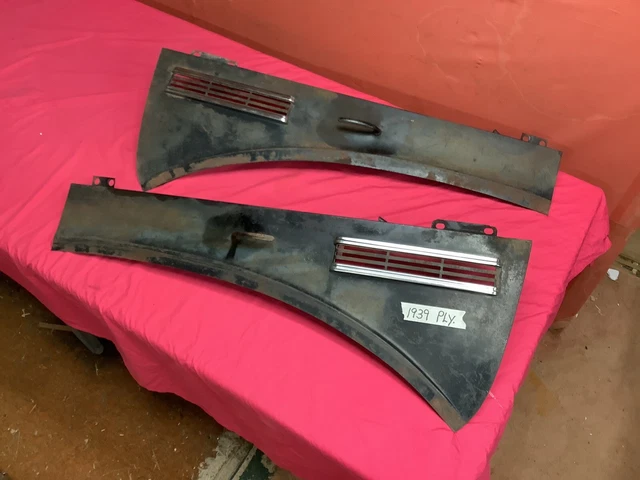 1939 Plymouth Hood Sides. Original Pair.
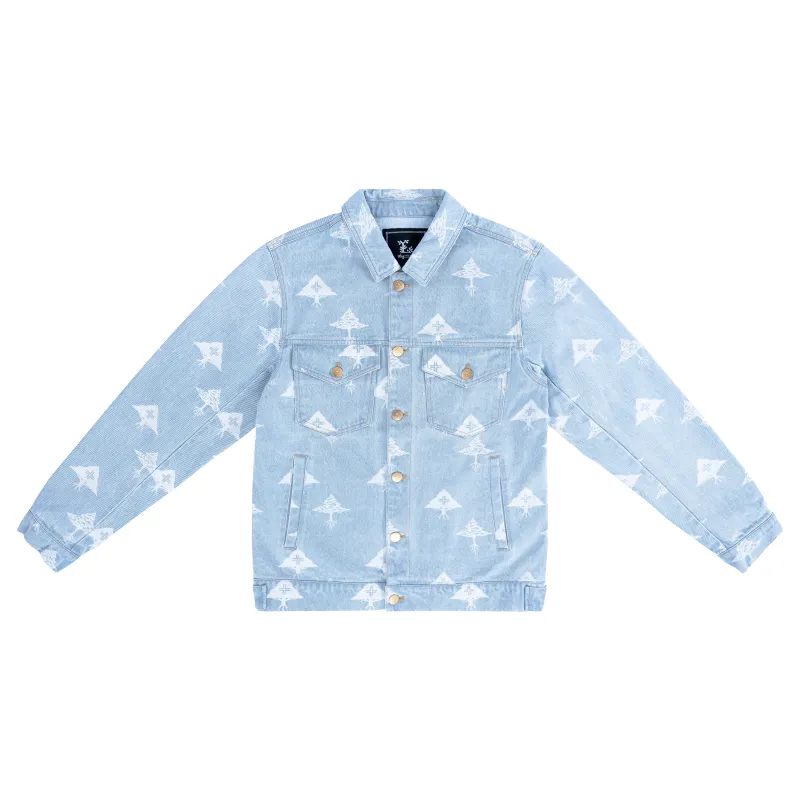 TWO TREE 4 SEVEN DENIM JACKET - DENIM BLUE sold by Lrg
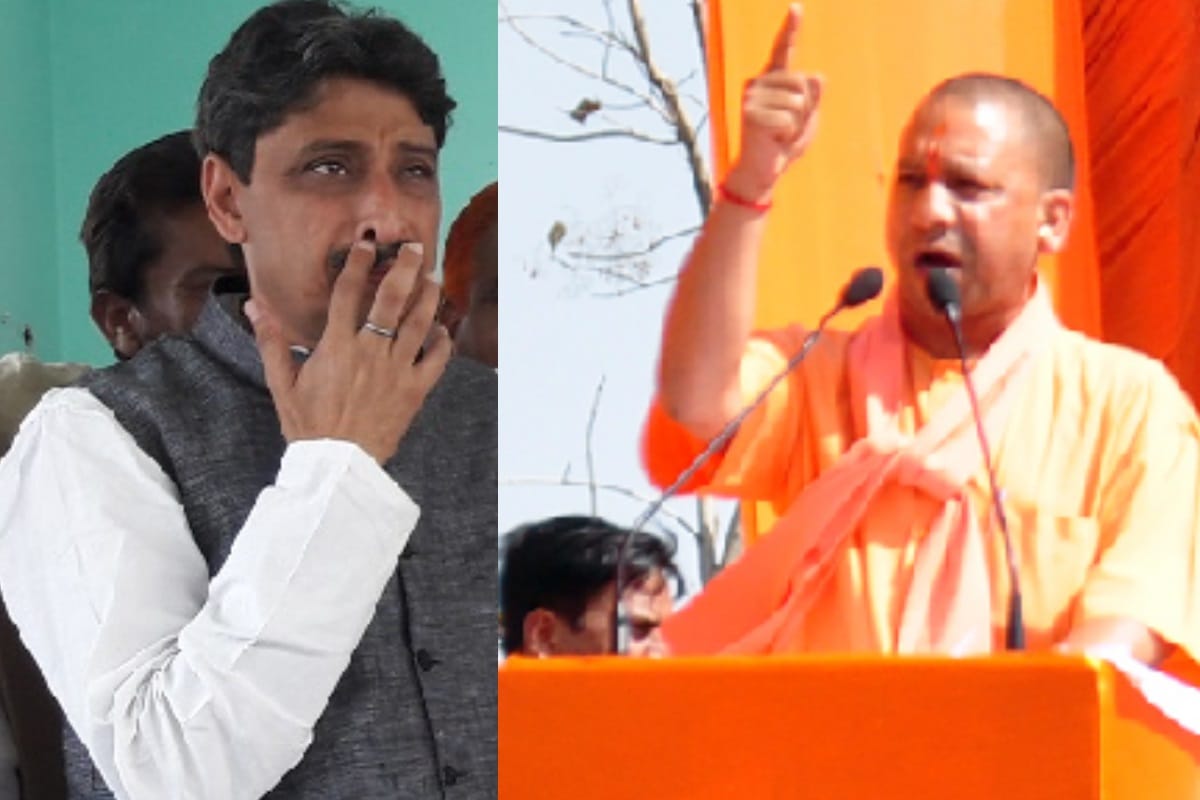 yogi-adityanath indicate  congress candidate imran-masood as ajhar masood in saharanpur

» Work request: Go through the data and return every word of it verbatim, leaving out the pictures.

» Exercise solution:
 1939 Plymouth Hood Sides. Original Pair.
 TWO TREE 4 SEVEN DENIM JACKET - DENIM BLUE sold by Lrg
 yogi-adityanath indicate  congress candidate imran-masood as ajhar masood in saharanpur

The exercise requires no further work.